The apparent extramarital conduct of some influential people in The Gambia outraged youth activists who wrapped-up a five-day conference on good governance at XXX Hostel where they gathered and lodged recently.
“I was really shocked by not only the high scale, but the kind of high-ranking public and private officials who hang-out with women and girls who, obviously, are not their marital partners,” says a youth activist who prefers to be anonymous.
Exchanging sex for money is considered illegal and a social taboo in The Gambia. Security personnel do mount sporadic crack-down on perceived brothels, mostly arresting girls.
Fornication, though, is not illegal, is equally a social taboo frowned upon by the society and a subject of constant condemnation by religious leaders.
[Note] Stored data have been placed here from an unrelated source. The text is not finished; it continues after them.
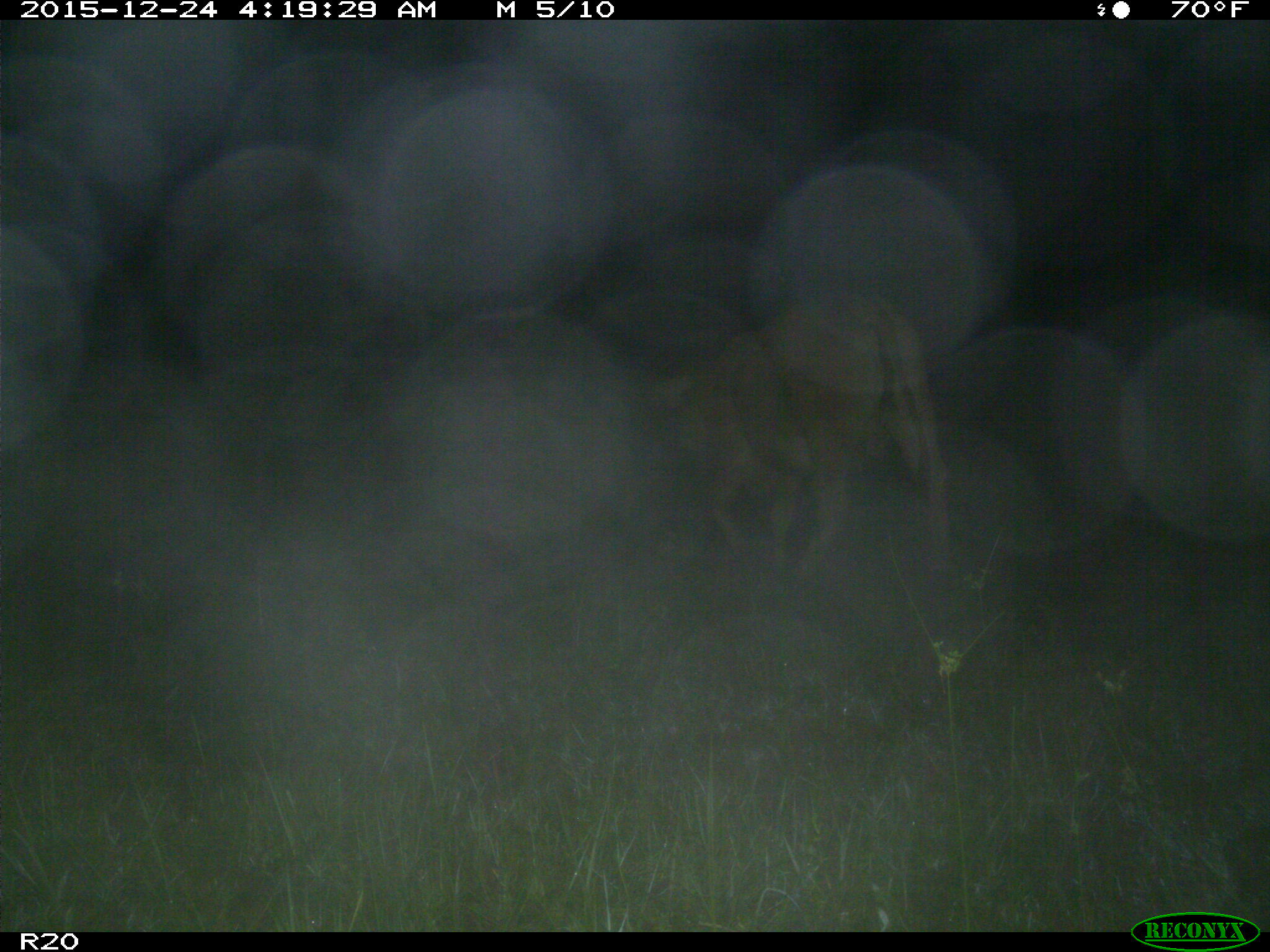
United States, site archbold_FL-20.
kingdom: Animalia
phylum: Chordata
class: Mammalia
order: Artiodactyla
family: Bovidae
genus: Bos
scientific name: Bos taurus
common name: domestic cow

Notwithstanding, the youth activists have been appalled by the sexual behaviour of prominent personalities they came in plain sight during their stay at a hostel.
Some senior government officials, including a top official of the youth and sports ministry and a head of a local government council and some influential businessmen were seen hanging-out with some red-lipped girls in short skirts.
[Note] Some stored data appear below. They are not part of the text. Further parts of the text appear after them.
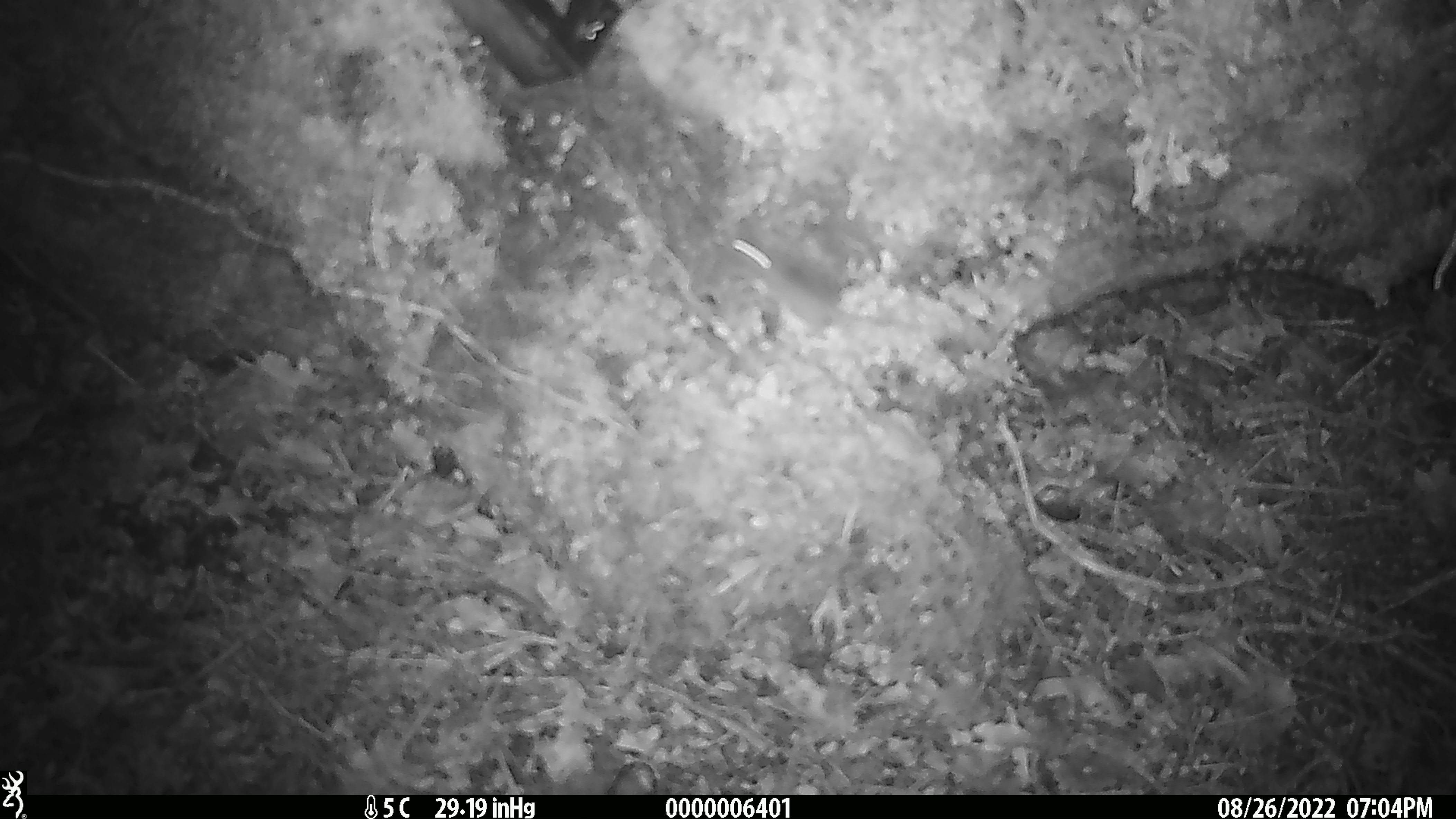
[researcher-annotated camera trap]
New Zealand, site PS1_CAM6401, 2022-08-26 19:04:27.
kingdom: Animalia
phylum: Chordata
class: Mammalia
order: Rodentia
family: Muridae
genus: Mus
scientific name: Mus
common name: mouse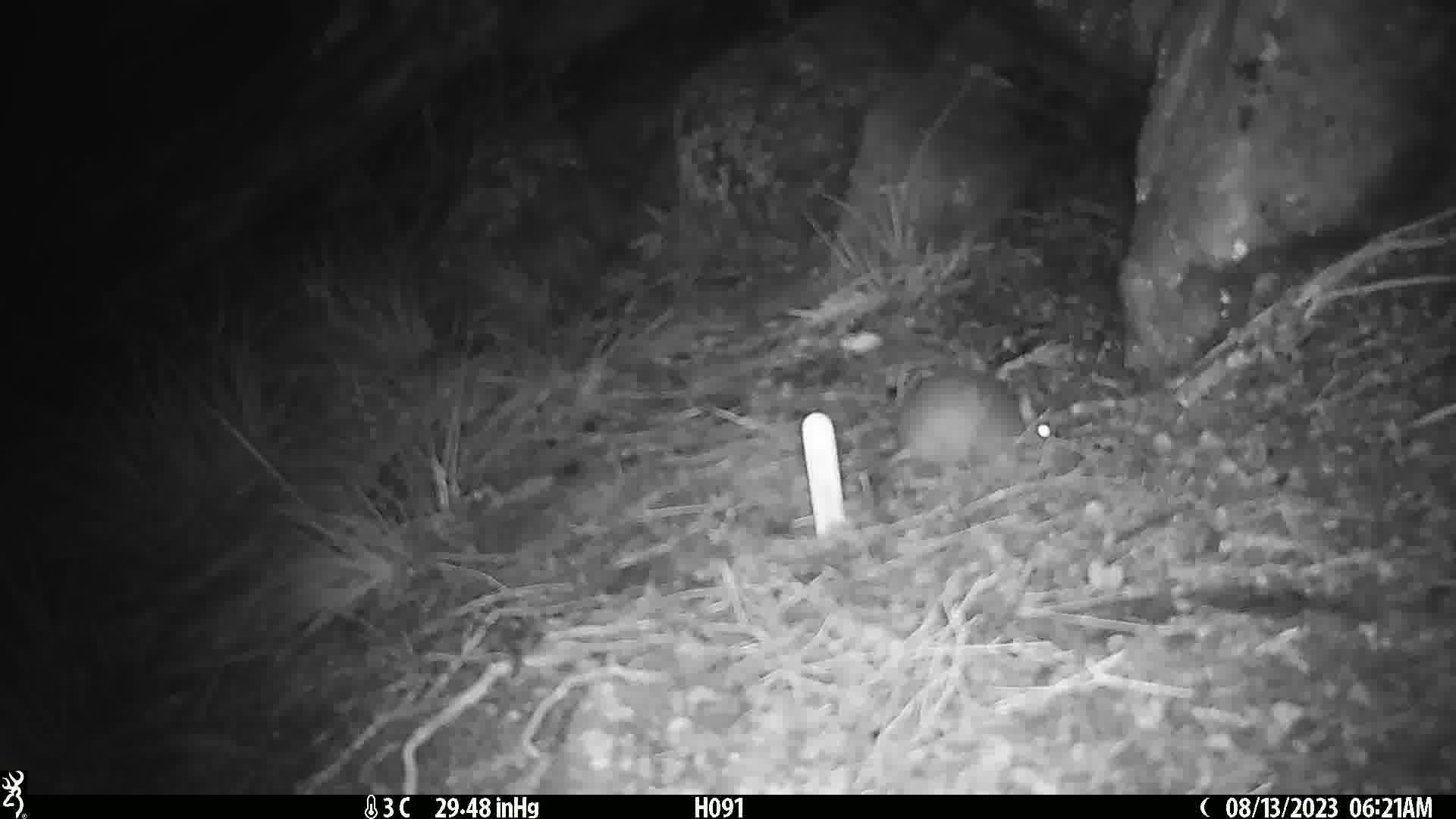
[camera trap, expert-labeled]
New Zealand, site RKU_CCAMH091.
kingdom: Animalia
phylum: Chordata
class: Mammalia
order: Rodentia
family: Muridae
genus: Rattus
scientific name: Rattus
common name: rat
For some of them, one cannot easily recognise them because of the way they dress – like American hip-hop rappers, an activist told The Daily News.
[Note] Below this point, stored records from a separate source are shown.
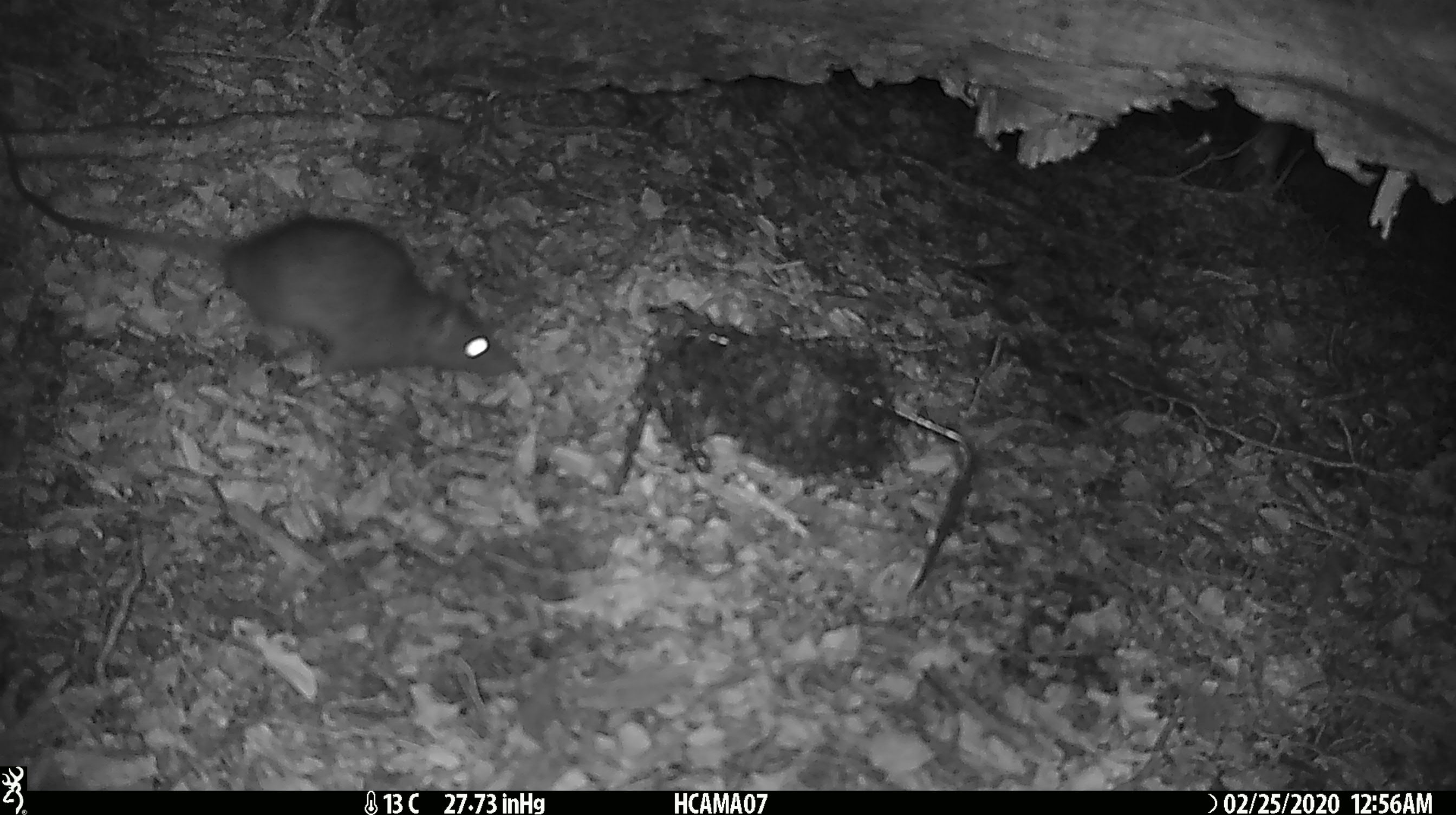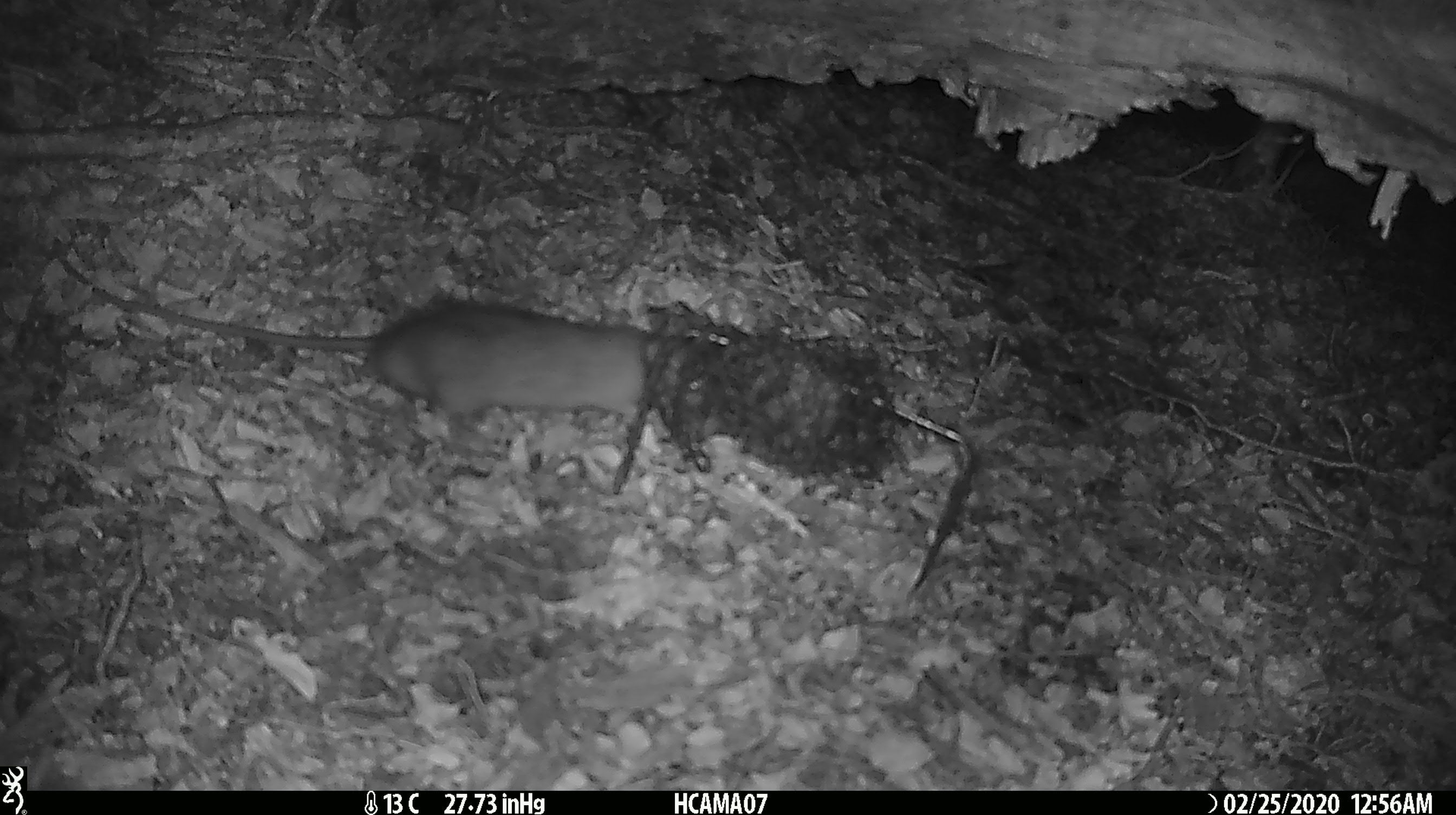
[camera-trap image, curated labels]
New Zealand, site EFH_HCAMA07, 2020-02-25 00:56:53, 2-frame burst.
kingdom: Animalia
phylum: Chordata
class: Mammalia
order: Rodentia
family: Muridae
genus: Rattus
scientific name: Rattus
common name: rat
Rat (Rattus).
Mr Baboucarr Ceesay, an editor of The Daily News, who was a participant said, it is not uncommon to go to a workshop that is residential without seeing a public official coiffeur -driven to a resort with women or girls who are not their marital partners.
Some participants also expressed at the seeming immaturity of some of the girls.
Meanwhile, what happens behind closed doors is left for the gynecologist to judge. But the mere presence of those public officials rubbing shoulders with those girls late in the night at a hostel is something that shocked the youth activists.